OTTER TYPOGRAPHY
ngig, River otter
I enjoy following the otter runs all along the west side of the River, the quieter side, people-wise. I place small wooden letters at the entrance/exit of one of the burrow holes, and a piece of my hair as an introduction. I hope for some otter typography. I wonder, however, if this is a bit invasive? If the smell of my hands, my feet, my hair, and of course the letters will keep the otter away, away from this hole anyway.
I return the next day and surprise the otter coming up the bank. I return twice more. A couple of letters (N and V) have moved. This movement could have been the wind, not the otter, as there are almost no tracks. I decide to stay away for a few days to see if the otter will return to the whole. I return and replace the letters along the path after the recent snowfall.
The full-length debut by Manitoulin Island poet Sophie Anne Edwards is Conversations with the Kagawong River (Vancouver BC: Talonbooks, 2024), a book-length study structured and presented through a blend of lyric, visual poems, photographs and archival material. Edwards offers, as Dr. Alan Ojiig Corbiere writes in his statement that opens the collection, “a creative and meaningful book” that “grapples with a decolonial approach to writing about, and with, place – a place significant to both the Anishinaabeg of Mnidoo Mnising and settlers.” Self-described as a “site-specific engagement with an ecosystem of Mnidoo Mnising (Manitoulin Island),” Conversations with the Kagawong River emerges from “several years [she spent] learning to listen to the Gaagigewang Ziibi (Kagawong River) and to follow the rhythms and patterns of its flora and fauna, the weather and the water. She invited the participation of various collaborators – woodpeckers, otters, currents, ice, grasses. The resulting poems, supported by local Edlers, language speakers, and historians, make visible the colonial, environmental, and social processes that construct an ecosystem and (settler) relationships to it.” As part of the poem, early on in the collection, “Conversations With My Toes Dipping into the Water at the / Bend Along the Lower River Where the Water Pools Before / Rushing Around the Bend and Over the Clay Deposits”:
To listen as a geographer and a writer is to understand the River as an animate, lively subject; is also to consider the marks, traces, patterns, calls, sounds, movements as texts in languages that I don’t speak, but might hear, feel, see. A site or a subject with a history, a story.

__Given information__
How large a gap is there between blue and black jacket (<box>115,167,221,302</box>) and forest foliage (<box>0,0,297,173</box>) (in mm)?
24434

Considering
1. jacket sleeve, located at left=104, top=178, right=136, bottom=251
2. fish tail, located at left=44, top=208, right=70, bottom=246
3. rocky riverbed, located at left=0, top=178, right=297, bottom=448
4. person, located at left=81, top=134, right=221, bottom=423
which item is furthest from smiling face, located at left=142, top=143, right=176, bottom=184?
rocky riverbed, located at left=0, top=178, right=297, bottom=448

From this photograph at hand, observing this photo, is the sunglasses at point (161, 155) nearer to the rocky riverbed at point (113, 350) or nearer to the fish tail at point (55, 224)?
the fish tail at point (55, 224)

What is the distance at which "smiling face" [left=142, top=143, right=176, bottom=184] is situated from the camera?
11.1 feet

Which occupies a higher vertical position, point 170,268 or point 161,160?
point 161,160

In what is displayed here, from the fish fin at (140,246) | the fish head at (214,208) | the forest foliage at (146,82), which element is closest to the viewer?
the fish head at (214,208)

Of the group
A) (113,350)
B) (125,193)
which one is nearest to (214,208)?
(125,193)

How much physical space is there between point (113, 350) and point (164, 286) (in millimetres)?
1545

...

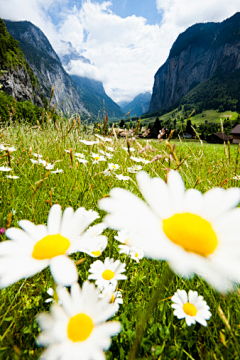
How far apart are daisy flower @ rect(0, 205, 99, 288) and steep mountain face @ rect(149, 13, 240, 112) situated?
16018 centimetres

...

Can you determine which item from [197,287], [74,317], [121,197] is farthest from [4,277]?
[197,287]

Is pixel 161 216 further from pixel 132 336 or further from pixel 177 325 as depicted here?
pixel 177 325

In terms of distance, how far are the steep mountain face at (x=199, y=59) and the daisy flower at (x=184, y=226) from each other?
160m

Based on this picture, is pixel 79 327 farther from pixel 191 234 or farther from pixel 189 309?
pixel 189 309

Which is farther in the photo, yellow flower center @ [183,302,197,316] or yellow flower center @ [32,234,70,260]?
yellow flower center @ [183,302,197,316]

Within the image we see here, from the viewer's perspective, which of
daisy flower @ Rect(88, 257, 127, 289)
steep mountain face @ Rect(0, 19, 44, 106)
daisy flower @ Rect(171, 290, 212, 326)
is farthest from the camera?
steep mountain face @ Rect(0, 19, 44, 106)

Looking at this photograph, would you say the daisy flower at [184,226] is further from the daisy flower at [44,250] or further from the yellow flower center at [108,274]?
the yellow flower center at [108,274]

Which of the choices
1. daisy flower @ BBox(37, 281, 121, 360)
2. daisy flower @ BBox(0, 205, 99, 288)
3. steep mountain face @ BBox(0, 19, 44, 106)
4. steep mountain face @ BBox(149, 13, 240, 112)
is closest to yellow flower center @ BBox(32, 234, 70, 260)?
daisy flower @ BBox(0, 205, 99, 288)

__Task instructions__
1. Name every collaborator that the otter typography text says she invited to take part.
2. Reproduce the otter typography text between "I return the" and "the recent snowfall.", inclusive, without any changes.

__Set of answers__
1. woodpeckers, otters, currents, ice, grasses

2.
I return the next day and surprise the otter coming up the bank. I return twice more. A couple of letters (N and V) have moved. This movement could have been the wind, not the otter, as there are almost no tracks. I decide to stay away for a few days to see if the otter will return to the whole. I return and replace the letters along the path after the recent snowfall.